Cancer deaths attributable to cigarette smoking in 152 U.S. metropolitan or micropolitan statistical areas, 2013-2017.

Cancer Causes Control 2021 Mar 26;32(3):311-316. Epub 2021 Jan 26.

Data Science Research Program, American Cancer Society, Atlanta, GA, USA.

Purpose: There are limited data on the burden of cancer attributable to cigarette smoking by metropolitan areas to inform local tobacco control policies in the USA. We estimated the proportion of cancer deaths attributable to cigarette smoking (or population attributable fraction [PAF]) in 152 U.S. metropolitan or micropolitan statistical areas (MMSAs).

Methods: Smoking-related PAFs for cancer mortality in ages ≥ 30 years in 2013-2017 were estimated using cross-sectional age-, sex-, and MMSA-specific cigarette smoking prevalence and cancer mortality data obtained from the Behavioral Risk Factor Surveillance System and the U.S. Cancer Statistics Database, respectively.

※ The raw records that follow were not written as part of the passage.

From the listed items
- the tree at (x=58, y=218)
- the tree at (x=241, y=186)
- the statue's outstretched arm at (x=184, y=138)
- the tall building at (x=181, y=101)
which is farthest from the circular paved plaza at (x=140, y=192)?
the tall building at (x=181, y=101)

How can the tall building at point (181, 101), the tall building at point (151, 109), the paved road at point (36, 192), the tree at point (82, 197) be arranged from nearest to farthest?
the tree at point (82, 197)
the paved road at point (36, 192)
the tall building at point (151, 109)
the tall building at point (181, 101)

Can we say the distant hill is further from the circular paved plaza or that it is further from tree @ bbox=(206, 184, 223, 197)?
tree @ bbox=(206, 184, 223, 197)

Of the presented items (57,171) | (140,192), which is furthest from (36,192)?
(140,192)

Results: Overall smoking-related PAFs of cancer ranged from 8.8% (95% CI, 6.3-11.9%) to 35.7% (33.3-37.9%); MMSAs with the highest PAFs were in the South region and Appalachia. PAFs also substantially varied across MMSAs within regions or states. In the Northeast, for example, the PAF ranged from 24.2% (23.7-24.7%) to 33.7% (31.3-36.2%).

Conclusion: The proportion of cancer deaths attributable to cigarette smoking is considerable in each MMSA, with as many as 4 in 10 cancer deaths attributable to smoking in the South region and Appalachia. Broad and equitable implementation and enforcement of proven tobacco control interventions at all government levels could avert many cancer deaths across the USA.